The U.N. has estimated that by the end of 2021, the war had led to 377,000 deaths, 60 percent of them from indirect causes (poor access to food, clean water and medicine). The World Food Program reports that over 20 million Yemeni people need humanitarian assistance this year, with over 3 million children under 5 suffering from acute malnutrition. The war in Ukraine is expected to make the crisis even worse, as nearly a third of Yemen’s wheat is normally imported from Ukraine.

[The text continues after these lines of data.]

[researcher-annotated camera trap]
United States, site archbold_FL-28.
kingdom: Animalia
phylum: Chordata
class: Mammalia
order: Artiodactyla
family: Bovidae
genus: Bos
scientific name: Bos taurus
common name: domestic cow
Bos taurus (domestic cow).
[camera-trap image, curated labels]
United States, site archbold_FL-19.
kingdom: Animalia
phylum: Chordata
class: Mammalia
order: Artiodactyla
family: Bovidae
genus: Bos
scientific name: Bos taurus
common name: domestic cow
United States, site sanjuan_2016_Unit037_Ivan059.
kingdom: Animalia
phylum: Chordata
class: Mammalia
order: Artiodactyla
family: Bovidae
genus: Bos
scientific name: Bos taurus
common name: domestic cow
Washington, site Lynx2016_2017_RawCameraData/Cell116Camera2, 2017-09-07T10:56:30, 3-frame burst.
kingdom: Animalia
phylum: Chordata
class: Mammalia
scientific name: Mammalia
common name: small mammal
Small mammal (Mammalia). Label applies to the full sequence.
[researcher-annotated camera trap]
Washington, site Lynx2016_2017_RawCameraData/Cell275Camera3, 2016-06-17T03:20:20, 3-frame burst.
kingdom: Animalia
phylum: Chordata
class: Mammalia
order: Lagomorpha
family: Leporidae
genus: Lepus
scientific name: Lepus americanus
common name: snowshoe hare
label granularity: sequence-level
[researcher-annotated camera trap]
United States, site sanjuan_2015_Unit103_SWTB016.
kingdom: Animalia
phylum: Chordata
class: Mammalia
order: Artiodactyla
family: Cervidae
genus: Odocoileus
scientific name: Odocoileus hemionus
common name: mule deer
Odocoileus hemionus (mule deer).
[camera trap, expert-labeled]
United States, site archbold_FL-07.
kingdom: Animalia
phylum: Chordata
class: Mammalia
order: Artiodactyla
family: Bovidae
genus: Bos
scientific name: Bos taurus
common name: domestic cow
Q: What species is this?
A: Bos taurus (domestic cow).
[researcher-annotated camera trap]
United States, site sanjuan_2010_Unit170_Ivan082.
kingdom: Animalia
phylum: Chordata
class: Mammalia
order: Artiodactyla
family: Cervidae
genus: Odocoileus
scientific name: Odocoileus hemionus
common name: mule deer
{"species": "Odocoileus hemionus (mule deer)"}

It’s easy to say that this is not our problem, but since the beginning of Saudi involvement in the Yemeni war, the U.S. has provided the Saudi-led coalition with logistical and intelligence support for targeting their bombs, as well as material assistance for maintaining their jets. In 2019, enough concern existed in Congress about the deleterious effects of the U.S.-supported blockade on the Yemeni population that both houses, including all four members of Maine’s congressional delegation, passed a resolution to end U.S. involvement in the war. However, then-President Donald Trump vetoed SJ Res. 54, and despite Sens. Susan Collins’ and Angus King’s votes to override, the override did not pass.

In February 2021 President Biden announced that the U.S. would end its support for the Saudi coalition’s offensive war in Yemen, but before the end of the year the administration announced it would approve the sale of air-to-air missiles to the Saudis, terming them defensive weapons against Houthi air strikes. Rep. Chellie Pingree signed a letter to President Biden asking for clarification of the administration’s seemingly contradictory Yemen policies, though the eventual response was less than edifying.

Despite President Biden’s 2021 declaration, the U.S. continues to be complicit in Yemeni civilian deaths by continuing its support for the Saudi-led coalition. Absent action by the executive branch, the only way to end that complicity is for Congress to again pass a resolution that would end all U.S. support for this war.

Prohibiting U.S. involvement in the coalition’s aerial operations will not, by itself, end the war. It will, however, reduce the ability of the Saudi-led coalition to block humanitarian assistance, and could encourage the Saudis to enter into negotiation with the Houthis. An unexpected two-month truce in the war was recently declared for Ramadan. Some posit that the anticipated congressional resolution played a role in that decision but wonder if the truce will lead to longer term negotiations.

When this resolution makes it to the floor of Congress, Maine’s delegation should again support it. As Sen. King said in 2019, “This is a humanitarian disaster and the United States should no longer be complicit. That’s why I’ve voted to end our limited support for the Saudi-led coalition.”